И побежал. Я бежал, а они все — и старик этот впереди — мчались за мной по пятам. Я добежал до дверей кабинета и сел, обхватив голову руками. Капитан услыхал, что я вернулся, и вышел с очередной жертвой. Он дал мне водки, я выпил залпом почти всю бутылку. Потом он стал совать мне патроны, и тогда я сказал ему:
— Может, на сегодня хватит, господин капитан? Лучше оставить на утро, утром лучше видно, а уж если нет, то хоть разрешите мне взять мою «Мариану», без нее мне худо.
Он встряхнул меня за плечи, велел не раскисать и отдал мне «Мариану». И я пошел снова, а ночь жгла меня огнем, она кричала, и повсюду светились глаза, повсюду: на земле, на звездах, на верхушках деревьев… И хуже всего, что и у меня были глаза, и я все это видел…
Всех остальных я прошивал «синей ниткой», в ту ночь она сделалась черной, как моя ненависть. Я был уже вдребезги пьян, когда он сказал мне: «Это — последний». Возвращался я на карачках, ползком, без единого патрона: я выпустил их все в луну, погасить ее хотел, чтоб ни зги не было видно. Я передвигался ползком не только оттого, что вконец захмелел, меня заставляла ползти дикая боль в сердце. Капитан уже несколько раз окликал меня, потом стал громко звать: «Шакал! Шакал!» На его крик сбежалась вся охрана, они решили, что случилось что-то неладное, и вдруг наткнулись на меня. Я лежал, прижавши к груди «Мариану», и потом сержант Лапьер мне рассказывал, что я городил какую-то несусветную чушь — ничего нельзя было разобрать. На другой день я никуда не выходил — никого видеть не мог. Я был весь разбитый, мне казалось, что я сам тоже мертвец. Капитану я объявил: «Ночью ни за что, как хотите. И только с „Марианой“, и не больше четырех-пяти зараз. Ночью слишком тяжело: никак потом от этих мертвецов не отделаешься».
С ночами для меня было покончено. А когда-то я так любил гулять по ночам! Но про те страшные ночи вовеки мне не забыть.
Немые крики
Все рассказанное им прежде померкло перед картиной этой ночи, проведенной без сна капитаном Мишле. Я был ошеломлен: я не мог поверить, что вот этот человек, мой сосед по тюремной камере, и есть тот самый Младенец Иисус из далекой рождественской ночи. Я пытался как-то осмыслить все то, что я узнал о нем, мне хотелось связать воедино основные события его жизни, отбросив детали. Для чего? Вероятно, для того, чтобы постичь таинство постепенной переплавки человека в тигле жизни. Мне пришло на память одно из стихотворений Леона Муссинака. Я не могу припомнить его целиком, мне мешает сосредоточиться застрявшая в ушах фраза: «Не забудь! Не забудь!»

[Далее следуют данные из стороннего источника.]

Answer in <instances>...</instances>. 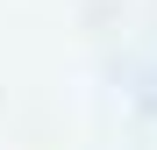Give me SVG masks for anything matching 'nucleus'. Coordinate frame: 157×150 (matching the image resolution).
<instances>
[]
</instances>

Вот конец этого стихотворения:
Но можно ли было веровать в этого растленного человека, который предстанет сегодня вечером перед судом?
Я ловил себя на том, что слежу за ним неотрывно, словно его внешнее поведение могло каким-то образом поведать мне о таинственных процессах, происходящих в его душе. Однако мое замешательство возросло еще больше, когда я убедился, что он всецело поглощен мыслью о том впечатлении, которое он должен произвести на судей.
— А что вы думаете, — говорил он, — это очень далее важно; пусть они видят, что перед ними человек, привыкший ходить при галстуке. — И он подмигивал мне, словно все это было лишь веселой интермедией.
Он воображал себя на подмостках и держался с неестественностью актера, придирчиво осматривая свой гардероб, как дебютантка перед выходом на сцену.
Уже с утра он приводил в порядок свои брюки и чистил черный пиджак, досадуя по поводу еле заметного пятнышка на нагрудном кармане. Затем принялся примерять, какой из двух галстуков наилучшим образом гармонирует с его рубашкой, как будто именно это обстоятельство должно было решить его судьбу. Наконец он остановился на пепельном в синюю крапинку, еще раз умылся, тщательно пригладил топорщившиеся короткие волосы и начал облачаться со всей медлительностью, на какую только был способен, продлевая и подчеркивая каждое свое движение, словно для того, чтобы полнее ощутить значительность момента. Он старался держать себя в руках, не желая повторения дикой сцены, которая произошла у него с одним евреем после того, как он закончил свой рассказ о войне. За ночь он, видимо, пришел к выводу, что нужно вести себя поспокойнее.